8th August 2017
Cuba’s seven year push to bolster self-employment hasn’t exactly been smooth-sailing. Ever since Raul Castro announced that the formerly communist country was breaking away from its roots and scaling back central involvement in its economy, there have been numerous issues, not least with tax evasion. The government is now recognising the issue as so severe that it is pausing growth plans in order to get the nation’s tax base in order. But what will this mean for Cuba and its potentially capitalist future?
Scaled back government investment
Back in 2010, Raul Castro – brother of Fidel – announced that the government would scale back its involvement in the nation’s economy and encourage more Cubans to launch their own businesses and hire workers. This was obviously not going to be the easiest of tasks. Cuba has been rooted in communism for decades and, as a result, its citizens have been highly reliant on government investment. Mr Castro’s aim was to create nearly one million roles for government workers who were laid off at the time and, in order to encourage growth and private sector investment, governing bodies readily granted business licenses to firms of all shapes and sizes. However, that’s no longer the case.
Cuban tax woes
The reason for this sudden halt in the issuing of business licenses is related to tax. In the past seven years the Cuban government has struggled to retain control over its tax affairs which has impacted the country’s ability to grow its economy as huge amounts are being lost. In March this year alone, 223 people were arrested for tax offences. To make matters even more concerning, Cuba really isn’t a place you want to be even accused of evasion. Not only are suspects made to pay the lost sum back in full – often with additional fees on top – but it also doesn’t always prevent them from a potential three to eight year jail sentence.

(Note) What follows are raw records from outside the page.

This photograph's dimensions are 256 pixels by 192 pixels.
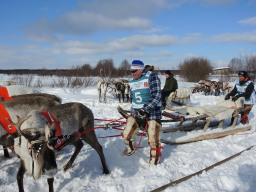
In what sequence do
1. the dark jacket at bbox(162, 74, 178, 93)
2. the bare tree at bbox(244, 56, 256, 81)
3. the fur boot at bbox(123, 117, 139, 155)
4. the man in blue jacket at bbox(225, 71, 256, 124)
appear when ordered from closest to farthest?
the fur boot at bbox(123, 117, 139, 155), the man in blue jacket at bbox(225, 71, 256, 124), the dark jacket at bbox(162, 74, 178, 93), the bare tree at bbox(244, 56, 256, 81)

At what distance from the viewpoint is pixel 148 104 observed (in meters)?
3.55

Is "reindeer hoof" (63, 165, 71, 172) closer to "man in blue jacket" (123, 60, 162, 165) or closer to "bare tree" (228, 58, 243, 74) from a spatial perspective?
"man in blue jacket" (123, 60, 162, 165)

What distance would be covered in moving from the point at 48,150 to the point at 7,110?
153 centimetres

The new ruling affects a wide range of business types from bed and breakfasts to restaurants, construction firms, schools and much more. In addition, Cuba will no longer be issuing licenses for wholesale and retail sellers of agricultural goods, vendors of CDs or DVDs and operators of recreation equipment.
The move has not been well received in Cuba, with many suggesting that it highlights beliefs in some elements of the ruling party that free market reforms have been pushed too far and that they’re contributing to rising inequality. The average monthly wage in Cuba is $30, which is the same amount a bed and breakfast owner can charge for a single nights’ stay.
More than anything, the move highlights the Cuban government’s focus on tackling its tax woes. Almost every country on earth is now recognising that huge amounts of lost revenue can be regained by clamping down on evasion, and Cuba appears to be no different.
It’s highly unlikely that many firms will have experience of Cuban tax, or placing specialists here, however the tide appears to be changing and the once strictly communist nation could be about to open its doors in the near future and embrace the concept of globalisation. It’s critically important for agencies that could potentially do business in the country to be prepared for this stage. The Cuban government is exceptionally harsh on those found guilty of evasion and with the prospect of both a fine and a lengthy prison sentence for even relatively innocuous cases, it’s not a nation to be messed with.